TASK ▸
Restate the whole of the material. Keep every word, and drop the pictures.

──────── STORED DATA ────────

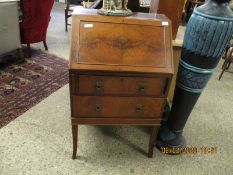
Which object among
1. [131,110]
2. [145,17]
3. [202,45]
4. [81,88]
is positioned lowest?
[131,110]

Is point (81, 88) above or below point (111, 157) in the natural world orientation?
above

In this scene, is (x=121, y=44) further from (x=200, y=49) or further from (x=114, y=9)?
(x=200, y=49)

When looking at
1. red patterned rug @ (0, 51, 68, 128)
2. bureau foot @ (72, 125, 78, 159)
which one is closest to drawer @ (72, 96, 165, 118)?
bureau foot @ (72, 125, 78, 159)

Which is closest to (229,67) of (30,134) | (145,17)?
(145,17)

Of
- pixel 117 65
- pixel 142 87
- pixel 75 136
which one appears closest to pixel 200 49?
pixel 142 87

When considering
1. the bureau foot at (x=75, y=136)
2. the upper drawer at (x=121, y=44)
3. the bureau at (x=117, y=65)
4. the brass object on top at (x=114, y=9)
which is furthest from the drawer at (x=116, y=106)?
the brass object on top at (x=114, y=9)

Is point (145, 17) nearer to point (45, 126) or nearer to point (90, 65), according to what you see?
point (90, 65)

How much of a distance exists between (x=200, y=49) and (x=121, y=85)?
53cm

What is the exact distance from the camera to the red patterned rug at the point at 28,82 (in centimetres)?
211

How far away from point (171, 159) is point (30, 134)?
1164 millimetres

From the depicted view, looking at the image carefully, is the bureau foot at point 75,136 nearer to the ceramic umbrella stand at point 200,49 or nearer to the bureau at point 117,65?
the bureau at point 117,65

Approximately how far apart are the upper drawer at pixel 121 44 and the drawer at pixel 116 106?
9.6 inches

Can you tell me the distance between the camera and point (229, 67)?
347 centimetres

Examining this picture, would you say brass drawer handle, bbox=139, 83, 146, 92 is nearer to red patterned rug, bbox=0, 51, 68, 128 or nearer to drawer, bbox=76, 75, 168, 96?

────────

TASK SOLUTION ▸
Which object among
1. [131,110]
2. [145,17]
3. [202,45]
4. [81,88]
is positioned lowest?
[131,110]

Is point (81, 88) above or below point (111, 157) in the natural world orientation?
above

In this scene, is (x=121, y=44) further from (x=200, y=49) or further from (x=114, y=9)?
(x=200, y=49)

When looking at
1. red patterned rug @ (0, 51, 68, 128)
2. bureau foot @ (72, 125, 78, 159)
which one is closest to drawer @ (72, 96, 165, 118)?
bureau foot @ (72, 125, 78, 159)

Which is closest to (229,67) of (30,134) | (145,17)?
(145,17)

Of
- pixel 117 65
- pixel 142 87
- pixel 75 136
which one appears closest to pixel 200 49?
pixel 142 87

When considering
1. the bureau foot at (x=75, y=136)
2. the upper drawer at (x=121, y=44)
3. the bureau at (x=117, y=65)
4. the brass object on top at (x=114, y=9)
which is furthest from the drawer at (x=116, y=106)?
the brass object on top at (x=114, y=9)

Is point (145, 17) nearer to point (45, 126) or nearer to point (90, 65), according to what you see?
point (90, 65)

How much of a distance exists between (x=200, y=49) and (x=121, y=85)?
53cm

What is the exact distance from the camera to the red patterned rug at the point at 28,82 (in centimetres)?
211

How far away from point (171, 159) is point (30, 134)?
1164 millimetres

From the depicted view, looking at the image carefully, is the bureau foot at point 75,136 nearer to the ceramic umbrella stand at point 200,49 or nearer to the bureau at point 117,65?
the bureau at point 117,65

Approximately how far apart are the upper drawer at pixel 121 44 and the drawer at pixel 116 106?
9.6 inches

Can you tell me the distance between the camera and point (229, 67)?
347 centimetres

Examining this picture, would you say brass drawer handle, bbox=139, 83, 146, 92 is nearer to red patterned rug, bbox=0, 51, 68, 128 or nearer to drawer, bbox=76, 75, 168, 96?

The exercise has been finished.